* Written instruction 1
According to the blog post about Tissot, what price did Lord Hertford pay for Meissonier's Portrait of Harlequin Polichinelle?

Tissot and his Friends Clown Around

To cite this article: Paquette, Lucy. Tissot and his Friends Clown Around. The Hammock. https://thehammocknovel.wordpress.com/2015/04/01/tissot-and-his-friends-clown-around/. <Date viewed.>

 

Today is April Fool’s Day – and my birthday – so here’s something a little offbeat.

Among the contemporary subjects painted by French artists in the second half of the nineteenth century were various incarnations of Polichinelle, a comic figure based on Pulcinella in the Italian Commedia dell’Arte – in English, Punch.  In Paris, Polichinelle featured in a marionette theater that opened around 1860 in the Tuileries Gardens.

Portrait of Harlequin Polichinelle (1860), by Jean-Louis-Ernest Meissonier. Oil on pine panel. 55.2 by 36 cm. Wallace Collection, London. (Photo: Wiki.cultured.com)

Tissot’s enormously successful friend and mentor, Jean-Louis-Ernest Meissonier (1815 – 1891), painted at least a dozen versions of Polichinelle, including Polichinelle à la Rose (1879; oil on canvas, 17 by 11 in./43.18 by 27.94 cm; Private Collection) and Portrait of Harlequin Polichinelle (above; The Wallace Collection, London).

Harlequin Polichinelle is painted on a pine panel which once formed part of a door in the Paris apartment of Apollonie Sabatier (1822 – 1890), a famous courtesan whose salons were attended by artists and writers including Baudelaire, Flaubert and Meissonier.  In 1861, a year after Meissonier painted this picture, it was cut from the door and retouched by the artist for sale by Madame Sabatier, who was said to be the mistress of Sir Richard Wallace (1818 – 1890).  His father, Lord Hertford, who lived in Paris and owned the finest private art collection in Europe, bought the painting for the generous sum of 13,000 francs (about £520).

 

The Actor (Le troisième comedien, 1867-68), by James Tissot. Oil on panel, 12.80 by 7.28 in. (32.50 by 18.50 cm). Private Collection. (Photo: Wikiart.org)

* Written instruction 2
Reproduce the rows verbatim, starting with the row containing "Looking at this" and continuing through the last row.

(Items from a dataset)
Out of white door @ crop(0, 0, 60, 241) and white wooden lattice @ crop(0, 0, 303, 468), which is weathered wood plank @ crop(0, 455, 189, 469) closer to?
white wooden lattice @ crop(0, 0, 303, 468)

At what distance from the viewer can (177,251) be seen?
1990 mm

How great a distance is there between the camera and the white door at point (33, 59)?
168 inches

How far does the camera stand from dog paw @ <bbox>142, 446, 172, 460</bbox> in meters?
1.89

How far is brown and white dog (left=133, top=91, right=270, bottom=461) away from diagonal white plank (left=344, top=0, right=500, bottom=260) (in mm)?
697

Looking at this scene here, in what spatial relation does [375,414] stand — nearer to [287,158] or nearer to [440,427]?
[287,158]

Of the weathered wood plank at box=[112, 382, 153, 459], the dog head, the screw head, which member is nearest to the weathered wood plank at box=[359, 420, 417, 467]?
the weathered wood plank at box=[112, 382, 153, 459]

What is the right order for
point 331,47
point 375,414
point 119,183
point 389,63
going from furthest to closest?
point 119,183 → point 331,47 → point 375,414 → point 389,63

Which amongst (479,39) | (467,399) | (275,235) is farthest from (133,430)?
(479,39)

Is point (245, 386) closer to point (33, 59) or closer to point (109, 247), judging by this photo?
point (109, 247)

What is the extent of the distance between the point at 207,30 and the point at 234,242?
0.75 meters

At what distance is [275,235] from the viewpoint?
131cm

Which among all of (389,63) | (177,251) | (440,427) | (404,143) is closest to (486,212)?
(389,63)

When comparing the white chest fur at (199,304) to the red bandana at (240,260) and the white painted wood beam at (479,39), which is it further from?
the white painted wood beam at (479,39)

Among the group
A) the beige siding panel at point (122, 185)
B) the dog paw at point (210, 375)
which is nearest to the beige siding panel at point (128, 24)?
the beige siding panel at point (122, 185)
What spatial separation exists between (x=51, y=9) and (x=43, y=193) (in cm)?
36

* Exercise output 1
13,000 francs (about £520).

* Exercise output 2
Looking at this scene here, in what spatial relation does [375,414] stand — nearer to [287,158] or nearer to [440,427]?
[287,158]

Of the weathered wood plank at box=[112, 382, 153, 459], the dog head, the screw head, which member is nearest to the weathered wood plank at box=[359, 420, 417, 467]?
the weathered wood plank at box=[112, 382, 153, 459]

What is the right order for
point 331,47
point 375,414
point 119,183
point 389,63
going from furthest to closest?
point 119,183 → point 331,47 → point 375,414 → point 389,63

Which amongst (479,39) | (467,399) | (275,235) is farthest from (133,430)?
(479,39)

Is point (245, 386) closer to point (33, 59) or closer to point (109, 247), judging by this photo?
point (109, 247)

What is the extent of the distance between the point at 207,30 and the point at 234,242?
0.75 meters

At what distance is [275,235] from the viewpoint?
131cm

Which among all of (389,63) | (177,251) | (440,427) | (404,143) is closest to (486,212)?
(389,63)

When comparing the white chest fur at (199,304) to the red bandana at (240,260) and the white painted wood beam at (479,39), which is it further from?
the white painted wood beam at (479,39)

Among the group
A) the beige siding panel at point (122, 185)
B) the dog paw at point (210, 375)
which is nearest to the beige siding panel at point (128, 24)?
the beige siding panel at point (122, 185)
What spatial separation exists between (x=51, y=9) and (x=43, y=193) (in cm)?
36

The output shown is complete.